I love the way stories more truthfully tell us about the world than the growing babel of language that says everything yet nothing at the same time. It invites me to question what our name would be if the entire sum of our identity was not anchored to a name that was given to us at birth, inherited, or assigned in employment and so forth. In the film, that name rose from what she was able to do when she embraced her storm.
“The healer’s gift is her own wound. It’s the source of empathy and true understanding of compassion and forgiving. To heal thyself, embrace your wound as your sacred teacher.” — Unknown
In all the ways, ultimately the film speaks to the gift of the wounded healer, a phrase I have heard often in the last several years but didn’t understand until all my wounds, my ‘soul brew’, was poured into the first of a series of books in which the wound became the medicine. In Philippa’s case, the wound was also her literal physical challenges but also (at least as portrayed in the film) a life that in some ways felt like a wound.
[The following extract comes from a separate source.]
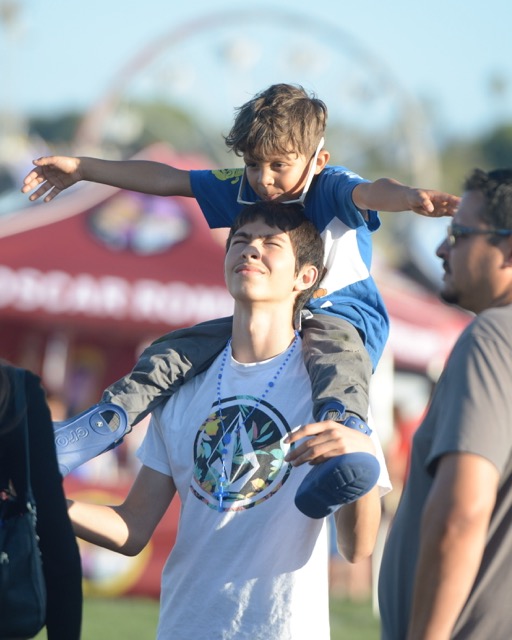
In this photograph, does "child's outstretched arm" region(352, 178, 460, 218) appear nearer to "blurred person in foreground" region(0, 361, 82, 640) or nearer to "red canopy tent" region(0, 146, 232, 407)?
"blurred person in foreground" region(0, 361, 82, 640)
It felt like a wound through all the structures we accept as a normal way of life, as her husband speaks to several times.
What is “normal” other than dancing around the bars of a cage? If we accept the rules of that game, we can become managers, directors, famous, influencers, maybe rub elbows with other successful cage dancers, and perhaps even become rich— but it will never allow us to become legend. It will never allow us to rise sovereign in our own lives. It will always see us and pin us through the eyes of something very foreign to our own hearts: other people’s opinions, be it rumor or finely crafted historical propaganda.